Ian Morris of the BFPA points out the inherent flaws dragging British politics into the gutter...
Politicians are currently being hauled over the coals at an alarming rate in a series of whistle blowing events, usually by their mates in the House, who probably have not managed to get their snouts sufficiently far into the trough. The cry has gone up and now they are calling for a review of the rules to help the poor dears avoid these “administrative errors”. This I can assure you will be a total waste of time and your money.
“How cynical”, I hear you say. It must be very easy for a man not to notice £100,000 landing in his bank account, or not to realise that funding your son’s education through the public purse is a sensitive act that, even if justified, should be scrupulously documented to avoid doubt. However, these people who manage our affairs seem not to do this and lose documentation with an ease which in itself should be a crime. Could you imagine the outcry if, in the engineering world, should a job go awry, no drawings or calculations could be found – unthinkable.

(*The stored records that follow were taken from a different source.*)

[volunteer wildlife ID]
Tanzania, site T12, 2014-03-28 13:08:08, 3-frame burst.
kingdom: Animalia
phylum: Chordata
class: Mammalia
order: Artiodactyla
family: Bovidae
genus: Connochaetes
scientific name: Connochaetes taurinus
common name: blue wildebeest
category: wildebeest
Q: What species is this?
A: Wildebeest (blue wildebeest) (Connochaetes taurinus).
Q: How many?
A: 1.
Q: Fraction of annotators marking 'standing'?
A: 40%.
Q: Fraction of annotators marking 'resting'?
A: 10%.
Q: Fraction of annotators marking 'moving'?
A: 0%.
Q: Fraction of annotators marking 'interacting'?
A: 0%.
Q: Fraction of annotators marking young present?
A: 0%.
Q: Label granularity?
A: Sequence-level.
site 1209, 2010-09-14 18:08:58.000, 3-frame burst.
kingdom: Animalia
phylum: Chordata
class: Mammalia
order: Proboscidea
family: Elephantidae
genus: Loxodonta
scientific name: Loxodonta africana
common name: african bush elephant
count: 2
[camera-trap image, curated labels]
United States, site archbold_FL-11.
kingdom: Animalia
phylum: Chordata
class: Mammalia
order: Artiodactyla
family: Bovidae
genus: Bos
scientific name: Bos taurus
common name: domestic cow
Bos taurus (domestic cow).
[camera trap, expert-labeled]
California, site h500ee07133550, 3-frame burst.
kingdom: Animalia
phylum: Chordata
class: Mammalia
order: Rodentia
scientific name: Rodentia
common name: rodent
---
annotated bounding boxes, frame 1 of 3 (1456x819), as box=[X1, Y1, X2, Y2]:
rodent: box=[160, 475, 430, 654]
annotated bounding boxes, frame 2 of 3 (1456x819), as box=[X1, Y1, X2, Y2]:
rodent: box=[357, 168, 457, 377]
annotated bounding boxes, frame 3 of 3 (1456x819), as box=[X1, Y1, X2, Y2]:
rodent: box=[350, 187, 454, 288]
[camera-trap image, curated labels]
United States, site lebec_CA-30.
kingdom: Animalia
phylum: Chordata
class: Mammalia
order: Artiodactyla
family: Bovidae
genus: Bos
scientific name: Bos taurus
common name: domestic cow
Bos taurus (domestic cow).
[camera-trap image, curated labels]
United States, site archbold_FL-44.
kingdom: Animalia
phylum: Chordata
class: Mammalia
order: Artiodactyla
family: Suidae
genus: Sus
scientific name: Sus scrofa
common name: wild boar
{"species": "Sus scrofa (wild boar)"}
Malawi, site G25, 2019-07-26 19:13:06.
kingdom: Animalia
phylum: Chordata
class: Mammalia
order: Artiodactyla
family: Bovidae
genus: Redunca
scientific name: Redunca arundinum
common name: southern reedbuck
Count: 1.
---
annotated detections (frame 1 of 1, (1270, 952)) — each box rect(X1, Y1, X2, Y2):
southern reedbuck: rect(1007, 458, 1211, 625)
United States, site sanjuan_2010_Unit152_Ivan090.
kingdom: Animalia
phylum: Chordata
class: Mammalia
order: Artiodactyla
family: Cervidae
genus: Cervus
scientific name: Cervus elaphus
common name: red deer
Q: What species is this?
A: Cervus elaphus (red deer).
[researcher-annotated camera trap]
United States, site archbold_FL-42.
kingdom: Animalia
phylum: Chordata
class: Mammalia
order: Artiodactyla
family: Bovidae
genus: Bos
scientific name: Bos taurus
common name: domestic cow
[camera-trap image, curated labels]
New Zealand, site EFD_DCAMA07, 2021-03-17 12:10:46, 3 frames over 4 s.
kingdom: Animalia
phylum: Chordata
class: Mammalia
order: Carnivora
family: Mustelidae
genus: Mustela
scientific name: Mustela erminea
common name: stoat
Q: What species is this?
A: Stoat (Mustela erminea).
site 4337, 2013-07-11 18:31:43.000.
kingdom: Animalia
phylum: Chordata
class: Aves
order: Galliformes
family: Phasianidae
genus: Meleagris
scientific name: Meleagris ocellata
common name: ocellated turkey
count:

The question I keep finding myself asking is “why be surprised?” We elect to the House of Commons a breed of people who are, in the main, lawyers, economists and people who have just studied politics etc. What tend to be in the minority are engineers, surveyors, builders and so on – the people you could call “real wealth generators”. Those who have dealt with the law at any level know that the main thing to suffer with this side of our society is the truth. They are trained to distort and create interpretations of documents which the man in the street can only marvel at. It therefore follows that whatever rules for good and moral behaviour are put in place, the majority of our political friends can and will find a way of distorting them – and the drafting will create work for yet more lawyers!
This country is currently at a turning point. We have a balance of payments that is surely unsustainable by any calculation, relying for too long on a thoroughly incompetent finance industry to keep us afloat. Now the words are beginning to be heard from politicians that manufacturing matters, but do the people saying them understand the real meaning? Let us all who are in engineering hope so.